O dado relevante a ser considerado quanto à compreensão do papel das máscaras é que elas não tinham como função enganar. Entretanto, observa Jenkins, é irônico notar que apesar das máscaras haverem se tornado o símbolo do teatro no Ocidente, com raras exceções o drama mascarado é largamente evitado no palco europeu. Em decorrência, quando aparece, a máscara tem sempre a função de ocultar, disfarçar alguma coisa sinistra ou clandestina. Jenkins conclui afirmando que “nosso impulso natural quando confrontados com uma máscara é perguntar o que ela esconde. A chave para compreender a função da máscara no mundo antigo não é formular esta pergunta, mas [considerar a máscara] com o valor de um rosto” (6). (imagens acima e abaixo, à esquerda, máscaras de transformação mostradas nas duas posições apresentadas durante a dança rituail, povo Haida, Canadá; imagem abaixo, à direita, dançarino da etnia Elema, Papúa Nova Guiné, fotografia registrada em 1929. No topo da máscara, equibibra-se um chapéu em forma de tubarão. Máscara do ritual Hevehe, invocação dos animais totêmicos durante a construção de uma nova casa de reuniões - fonte: National Geographic (Brasil), maio, 2000)



Num certo sentido,
para viver na sociedade
ocidental contemporânea
temos que dominar a arte
de produzir máscaras sociais.
Exatamente como os animais
na natureza... Sempre fingindo
que não estão onde estão. Que
não estão nem aí. Mas sempre
procurando a melhor hora
de atacar. Mas nós somos
civilizados... Certo?

Linhas listadas:
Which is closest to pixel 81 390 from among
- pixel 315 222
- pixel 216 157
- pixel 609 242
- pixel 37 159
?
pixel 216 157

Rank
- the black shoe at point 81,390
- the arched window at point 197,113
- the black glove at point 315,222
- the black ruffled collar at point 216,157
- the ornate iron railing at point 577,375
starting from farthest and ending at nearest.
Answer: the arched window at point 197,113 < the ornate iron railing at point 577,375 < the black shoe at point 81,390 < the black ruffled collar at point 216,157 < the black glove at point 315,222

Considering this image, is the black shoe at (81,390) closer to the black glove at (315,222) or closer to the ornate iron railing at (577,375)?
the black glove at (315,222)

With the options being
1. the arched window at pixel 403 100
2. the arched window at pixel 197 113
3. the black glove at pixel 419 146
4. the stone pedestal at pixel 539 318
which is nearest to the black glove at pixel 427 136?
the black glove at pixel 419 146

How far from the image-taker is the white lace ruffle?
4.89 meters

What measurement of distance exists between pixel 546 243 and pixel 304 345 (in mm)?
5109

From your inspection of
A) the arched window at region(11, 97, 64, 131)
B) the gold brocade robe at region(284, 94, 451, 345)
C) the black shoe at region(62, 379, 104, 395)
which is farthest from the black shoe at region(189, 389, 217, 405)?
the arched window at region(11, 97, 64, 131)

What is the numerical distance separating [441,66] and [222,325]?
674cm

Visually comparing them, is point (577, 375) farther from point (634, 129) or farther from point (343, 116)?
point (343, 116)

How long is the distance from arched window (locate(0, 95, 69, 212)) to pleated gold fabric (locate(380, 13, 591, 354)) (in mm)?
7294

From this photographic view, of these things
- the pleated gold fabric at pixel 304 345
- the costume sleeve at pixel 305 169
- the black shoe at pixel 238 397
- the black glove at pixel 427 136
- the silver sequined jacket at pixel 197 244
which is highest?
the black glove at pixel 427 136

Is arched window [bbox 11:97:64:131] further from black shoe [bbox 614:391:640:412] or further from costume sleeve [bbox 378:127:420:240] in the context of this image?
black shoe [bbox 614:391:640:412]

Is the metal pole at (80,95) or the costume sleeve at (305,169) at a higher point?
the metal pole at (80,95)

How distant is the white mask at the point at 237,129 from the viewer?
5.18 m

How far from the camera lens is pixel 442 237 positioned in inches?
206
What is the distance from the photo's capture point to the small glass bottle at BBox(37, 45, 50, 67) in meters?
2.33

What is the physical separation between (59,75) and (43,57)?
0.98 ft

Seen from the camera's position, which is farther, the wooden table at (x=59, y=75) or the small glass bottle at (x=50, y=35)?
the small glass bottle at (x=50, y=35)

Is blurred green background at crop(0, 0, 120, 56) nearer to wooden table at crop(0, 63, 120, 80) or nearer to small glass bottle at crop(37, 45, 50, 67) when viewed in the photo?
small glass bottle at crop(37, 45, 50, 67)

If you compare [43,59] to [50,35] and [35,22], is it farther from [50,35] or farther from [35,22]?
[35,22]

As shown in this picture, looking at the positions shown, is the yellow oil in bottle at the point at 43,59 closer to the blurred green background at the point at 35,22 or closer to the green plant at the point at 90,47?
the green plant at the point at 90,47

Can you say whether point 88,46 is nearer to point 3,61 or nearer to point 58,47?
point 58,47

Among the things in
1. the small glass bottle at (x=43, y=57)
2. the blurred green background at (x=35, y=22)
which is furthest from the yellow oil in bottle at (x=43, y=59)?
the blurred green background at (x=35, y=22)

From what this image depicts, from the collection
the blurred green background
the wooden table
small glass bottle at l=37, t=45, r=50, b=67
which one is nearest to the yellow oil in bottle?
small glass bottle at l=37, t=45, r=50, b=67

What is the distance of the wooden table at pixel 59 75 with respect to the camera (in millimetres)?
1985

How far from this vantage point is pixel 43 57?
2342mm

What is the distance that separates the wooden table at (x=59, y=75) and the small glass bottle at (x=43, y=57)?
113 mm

Problema A:
De acordo com o trecho selecionado, o que Jenkins aponta como a chave para compreender a função da máscara no mundo antigo?
Problema B:
Indique se cada afirmação a seguir está de acordo com o trecho selecionado: (i) as máscaras tinham como função enganar; (ii) com raras exceções, o drama mascarado é evitado no palco europeu; (iii) a fotografia do dançarino da etnia Elema foi registrada em 1929.
Problema C:
Prossiga com o trecho selecionado sobre as máscaras, a partir da última frase apresentada.

Resposta A:
Não perguntar o que a máscara esconde, mas considerá-la com o valor de um rosto.

Resposta B:
(i) Não: "elas não tinham como função enganar".
(ii) Sim: "com raras exceções o drama mascarado é largamente evitado no palco europeu".
(iii) Sim: "fotografia registrada em 1929".

Resposta C:
Lesley K. Ferris discordaria de Jenkins quanto ao drama mascarado ser evitado no Ocidente. Para provar seu ponto, chama atenção o trabalho de Susan Harris, que identifica mais de 225 peças escritas desde 1896 onde máscaras são utilizadas pelos atores. Entretanto, Ferris também é de opinião que o teatro ainda não conseguiu criar uma forma de atuação em torno de máscaras comparável à antiga tradição (7). De fato, existe também um tipo de máscara cuja função não é ritual. Trata-se do que chamamos de “capacete”, que muitos nem pensam em máscaras quando olham para um – já sabemos que as máscaras no teatro grego eram como capacetes. Sua função é de proteção e/ou aumento do desempenho do usuário, que pode ser um policial, um soldado, um ciclista, um motociclista, um skatista, um jogador de futebol americano, um esgrimista, um astronauta, um piloto de fórmula ou um piloto de avião de combate. Desta modalidade de máscaras também fazem parte os elmos das armaduras medievais. (última imagem do artigo, máscara de Hannya, teatro Nô japonês. É uada pelo personagem de um demônio vingativo que já foi uma bela mulher. Tudo nela lembra ferocidade, com excessão das sobrancelhas, pelo menos quando vista de frente - neste caso a peça está sendo visualizada de cima para baixo, enfatizando seu caráter maligno)

Ao contrário
da tatuagem
, que é definitiva, a maquiagem
e a pintura corporal
são uma espécie de
máscara lavável

Em inglês, nos explica Mack, o termo ‘máscara’ ou ‘mascarar’, tende a distinguir a máscara em contraposição a tudo que estivesse relacionado a ela. Ou seja, falamos separadamente da máscara e da roupa do mascarado. Na África central, existe um ritual chamado Makishi. Neste caso, roupa e máscara constituem uma só entidade: a máscara. Mack afirma que de qualquer forma o que é interessante nas máscaras, o elemento de transformação que elas implicam, surge de uma tensão entre o que o mascaramento revela e o que esconde. É essa tensão que o torna intrigante, sua capacidade em misturar o familiar e o estranho (8). Já se configura uma “zona cinza” em relação a este ponto entre o que a máscara esconde e o que revela. De acordo com Cesare Poppi...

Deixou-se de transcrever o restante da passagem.